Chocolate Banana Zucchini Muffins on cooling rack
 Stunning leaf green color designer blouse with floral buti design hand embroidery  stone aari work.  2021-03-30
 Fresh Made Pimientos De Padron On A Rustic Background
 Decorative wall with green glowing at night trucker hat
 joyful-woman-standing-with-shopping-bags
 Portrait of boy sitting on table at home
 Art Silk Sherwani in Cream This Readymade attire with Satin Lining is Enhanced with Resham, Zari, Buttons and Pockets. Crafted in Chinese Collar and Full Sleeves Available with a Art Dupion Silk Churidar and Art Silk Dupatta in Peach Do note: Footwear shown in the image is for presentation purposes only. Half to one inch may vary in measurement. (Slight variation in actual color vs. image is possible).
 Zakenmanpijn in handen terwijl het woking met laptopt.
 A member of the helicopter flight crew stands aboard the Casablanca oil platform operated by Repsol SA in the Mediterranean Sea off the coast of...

____

EXERCISE OBJECTIVE ▸ Where in the records does the word "with" appear? Copy each line that holds it.

RESULT FOR THIS EXERCISE ▸
 Stunning leaf green color designer blouse with floral buti design hand embroidery  stone aari work.  2021-03-30
 Decorative wall with green glowing at night trucker hat
 joyful-woman-standing-with-shopping-bags
 Art Silk Sherwani in Cream This Readymade attire with Satin Lining is Enhanced with Resham, Zari, Buttons and Pockets. Crafted in Chinese Collar and Full Sleeves Available with a Art Dupion Silk Churidar and Art Silk Dupatta in Peach Do note: Footwear shown in the image is for presentation purposes only. Half to one inch may vary in measurement. (Slight variation in actual color vs. image is possible).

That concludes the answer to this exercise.